■ **Instructions to follow**
Return the exact lines spanning from the line with "order: Perissodactyla" through the last line of the entries, boundaries included, and no others.

■ **Material for this task**
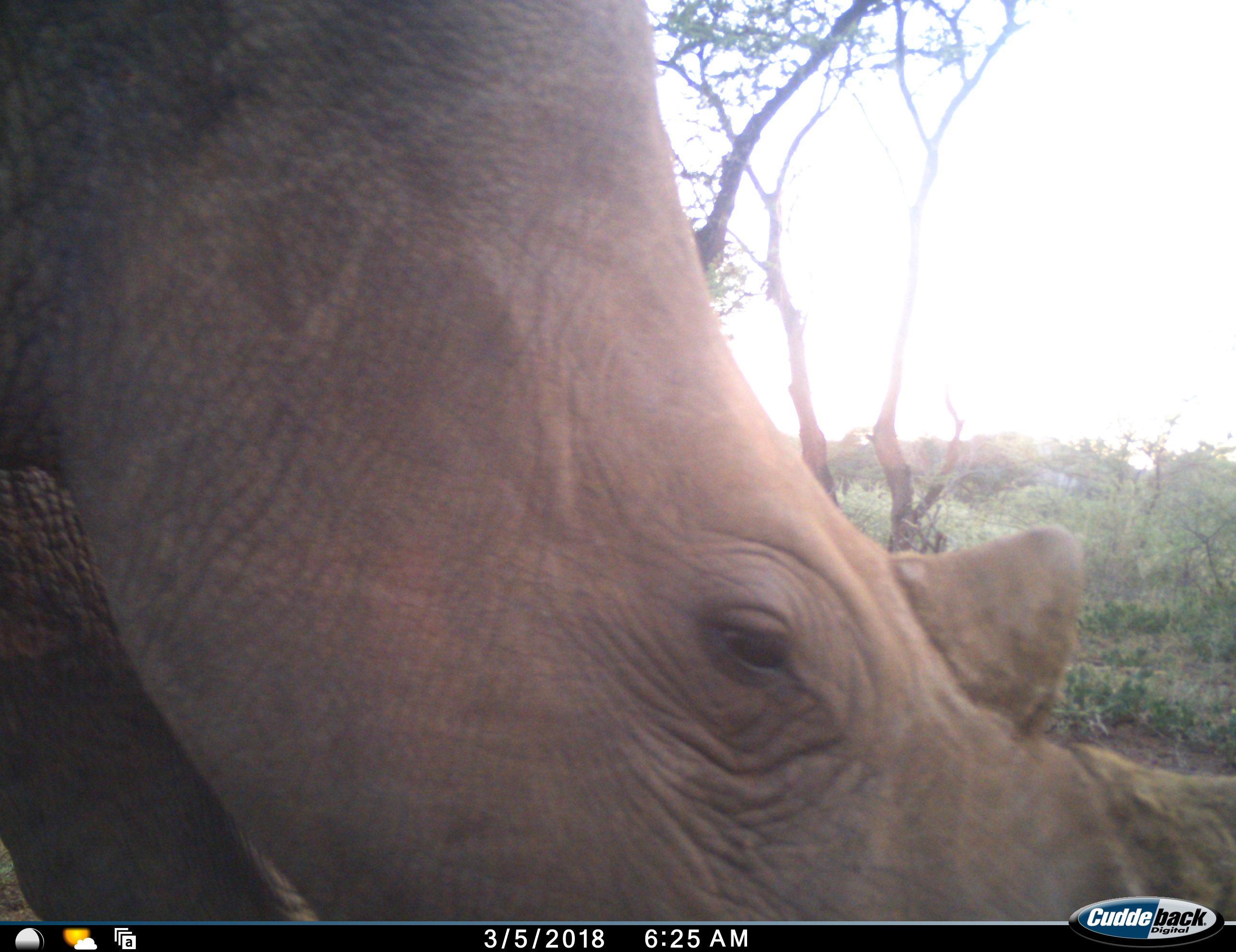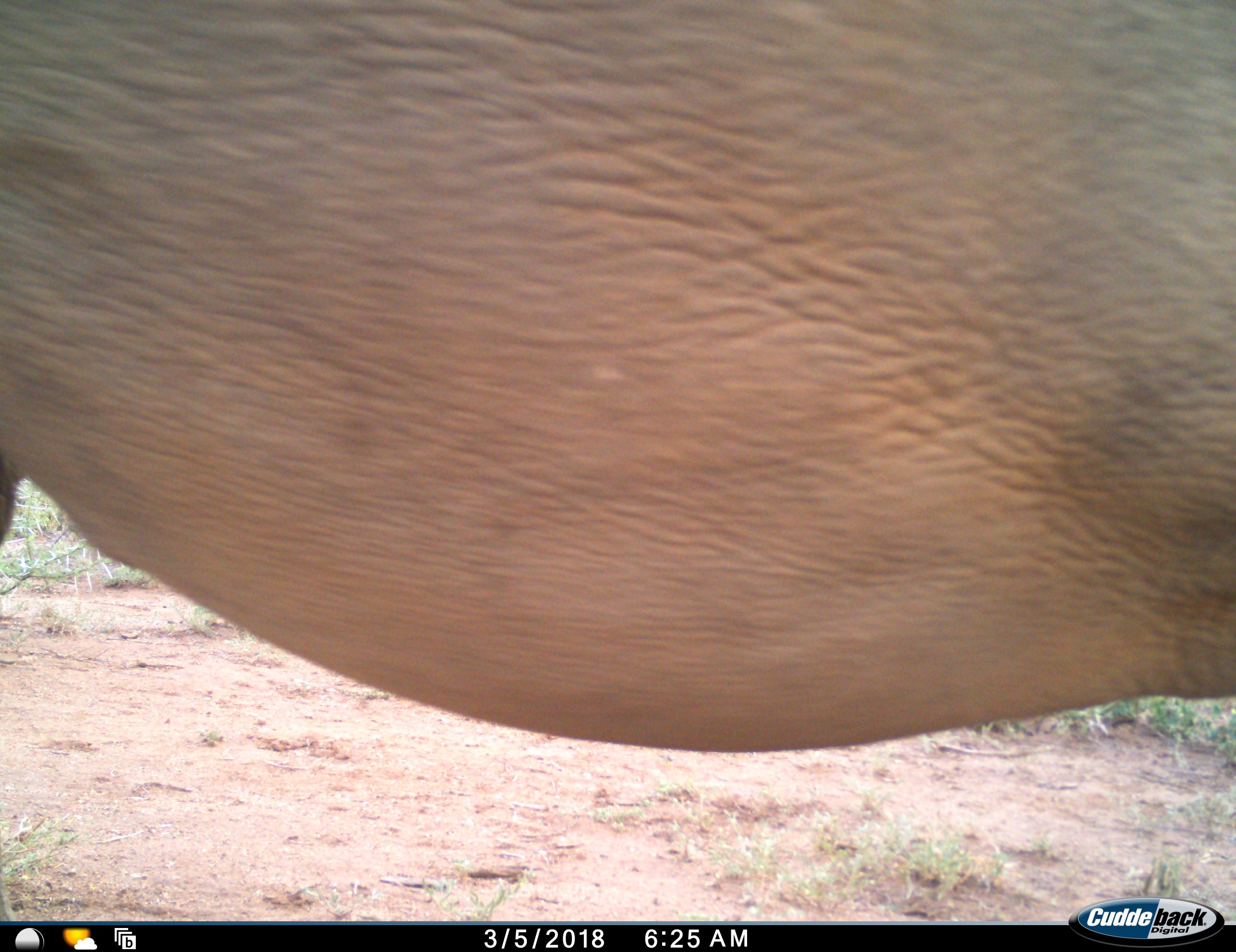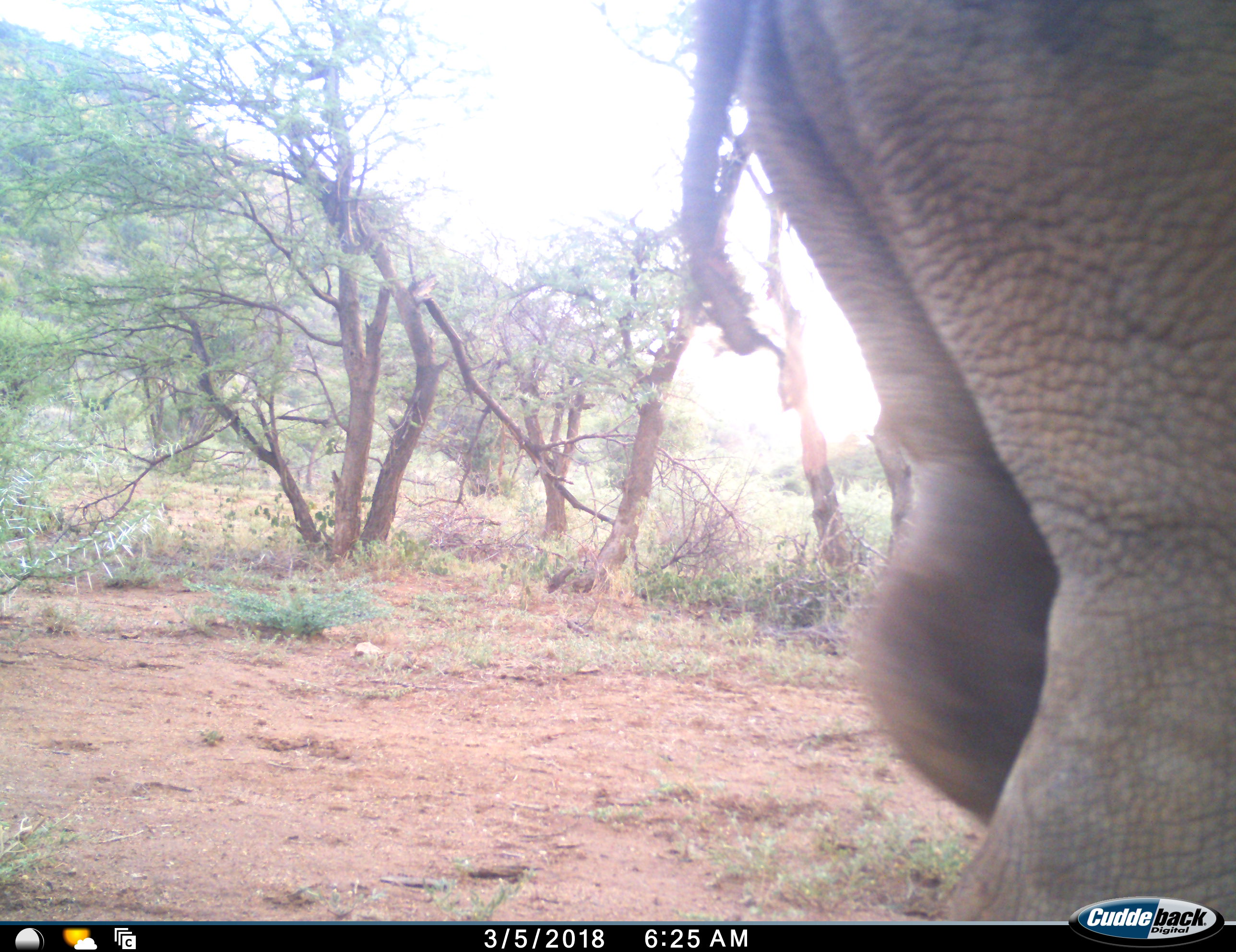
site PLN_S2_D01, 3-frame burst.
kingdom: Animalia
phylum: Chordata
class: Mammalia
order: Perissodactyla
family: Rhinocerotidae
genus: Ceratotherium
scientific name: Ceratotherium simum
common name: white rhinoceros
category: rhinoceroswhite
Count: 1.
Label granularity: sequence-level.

■ **Exercise result**
order: Perissodactyla
family: Rhinocerotidae
genus: Ceratotherium
scientific name: Ceratotherium simum
common name: white rhinoceros
category: rhinoceroswhite
Count: 1.
Label granularity: sequence-level.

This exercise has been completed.